-- START EXCERPTED PASSAGE --

Strickland instructs that "[j]udicial scrutiny of counsel's performance must be highly deferential." Id. at 689; see also id. ("It is all too tempting for a defendant to second-guess counsel's assistance after conviction or adverse sentence, and it is all too easy for a court, examining counsel's defense after it has proved unsuccessful, to conclude that a particular act or omission of counsel was unreasonable."). The court "must indulge a strong presumption that counsel's conduct falls within the wide range of reasonable professional assistance; that is, the defendant must overcome the presumption that, under the circumstances, the challenged action 'might be considered sound trial strategy.'" Id. (quoting Michel v. Louisiana, 350 U.S. 91, 101 (1955)). Moreover, "[a]n error by counsel, even if professionally unreasonable, does not warrant setting aside the judgment of a criminal proceeding if the error had no effect on the judgment." Id. at 691. Finally, "[a] fair assessment of attorney performance requires that every effort be made to eliminate the distorting effects of hindsight, to reconstruct the circumstances of counsel's challenged conduct, and to evaluate the conduct from counsel's perspective at the time." Id. at 689.

Gonzalez makes essentially two arguments in support of his claim that his trial counsel, Robert B. Mann, provided ineffective assistance. First, he alleges that counsel had an undisclosed actual conflict of interest which prejudiced Gonzalez's case. (Mot. 5.) Second, he asserts that counsel failed to investigate allegedly false testimony and wiretap evidence. (Id. at 7-8.)

Gonzalez states that after his sentencing, counsel disclosed that he had previously represented Lisa Torres and stated that "any arguments that he raised with respect to her would be a conflict." (Gonzalez Aff. ¶ 6.) According to Gonzalez, he "continued to insist that [counsel] use wiretap evidence to exculpate [him] but that would incriminate Ms. Torres." (Id. at ¶ 7.) Instead, counsel withdrew as his appellate attorney. (Id.)

-- END EXCERPTED PASSAGE --

* SHORT PROBLEM 1:
Answer these questions using the ineffective-assistance passage.
(a) Who was Gonzalez's trial counsel?
(b) Which case is quoted as the source of the phrase "might be considered sound trial strategy"?
(c) Whom did counsel disclose he had previously represented?
* SHORT PROBLEM 2: Reproduce the section of the ineffective-assistance passage that begins with the words containing "Gonzalez makes essentially" and ends with "appellate attorney. (Id.)".
* SHORT PROBLEM 3: According to the ineffective-assistance passage, why must judicial scrutiny of counsel's performance be highly deferential?

-- START DATASET RECORDS --

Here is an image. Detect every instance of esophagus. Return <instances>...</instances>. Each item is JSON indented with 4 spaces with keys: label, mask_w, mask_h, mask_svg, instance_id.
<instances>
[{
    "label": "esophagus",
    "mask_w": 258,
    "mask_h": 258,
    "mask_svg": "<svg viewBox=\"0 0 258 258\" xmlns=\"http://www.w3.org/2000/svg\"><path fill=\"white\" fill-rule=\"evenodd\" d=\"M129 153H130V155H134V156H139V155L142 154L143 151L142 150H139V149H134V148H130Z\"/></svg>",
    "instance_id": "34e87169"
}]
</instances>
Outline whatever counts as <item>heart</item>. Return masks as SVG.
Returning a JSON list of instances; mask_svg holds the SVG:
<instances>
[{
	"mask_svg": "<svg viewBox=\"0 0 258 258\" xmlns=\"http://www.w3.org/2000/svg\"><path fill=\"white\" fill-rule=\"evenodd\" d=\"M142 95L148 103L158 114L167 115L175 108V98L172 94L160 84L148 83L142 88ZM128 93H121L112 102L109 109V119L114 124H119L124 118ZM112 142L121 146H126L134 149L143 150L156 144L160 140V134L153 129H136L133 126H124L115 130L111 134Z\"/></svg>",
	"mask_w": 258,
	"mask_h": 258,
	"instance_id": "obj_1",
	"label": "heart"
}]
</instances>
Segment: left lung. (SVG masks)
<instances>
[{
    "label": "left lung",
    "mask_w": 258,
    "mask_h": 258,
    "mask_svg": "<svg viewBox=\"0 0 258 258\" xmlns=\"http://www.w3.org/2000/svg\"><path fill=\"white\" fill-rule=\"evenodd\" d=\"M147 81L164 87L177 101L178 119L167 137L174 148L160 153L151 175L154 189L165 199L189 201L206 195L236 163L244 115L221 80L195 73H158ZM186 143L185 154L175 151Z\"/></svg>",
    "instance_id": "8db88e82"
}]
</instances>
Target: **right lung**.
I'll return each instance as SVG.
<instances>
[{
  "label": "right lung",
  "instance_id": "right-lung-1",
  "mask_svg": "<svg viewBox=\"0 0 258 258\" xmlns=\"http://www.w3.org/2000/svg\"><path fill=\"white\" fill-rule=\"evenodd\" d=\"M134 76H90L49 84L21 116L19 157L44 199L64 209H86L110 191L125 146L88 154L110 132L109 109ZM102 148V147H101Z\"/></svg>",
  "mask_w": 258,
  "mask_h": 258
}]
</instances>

-- END DATASET RECORDS --

* EXERCISE RESPONSE 1:
(a) Robert B. Mann
(b) Michel v. Louisiana
(c) Lisa Torres

* EXERCISE RESPONSE 2:
Gonzalez makes essentially two arguments in support of his claim that his trial counsel, Robert B. Mann, provided ineffective assistance. First, he alleges that counsel had an undisclosed actual conflict of interest which prejudiced Gonzalez's case. (Mot. 5.) Second, he asserts that counsel failed to investigate allegedly false testimony and wiretap evidence. (Id. at 7-8.)

Gonzalez states that after his sentencing, counsel disclosed that he had previously represented Lisa Torres and stated that "any arguments that he raised with respect to her would be a conflict." (Gonzalez Aff. ¶ 6.) According to Gonzalez, he "continued to insist that [counsel] use wiretap evidence to exculpate [him] but that would incriminate Ms. Torres." (Id. at ¶ 7.) Instead, counsel withdrew as his appellate attorney. (Id.)

* EXERCISE RESPONSE 3: A defendant is easily tempted to second-guess counsel's assistance after a conviction or adverse sentence. A court reviewing a defense after it has failed can too easily decide that a particular act or omission by counsel was unreasonable.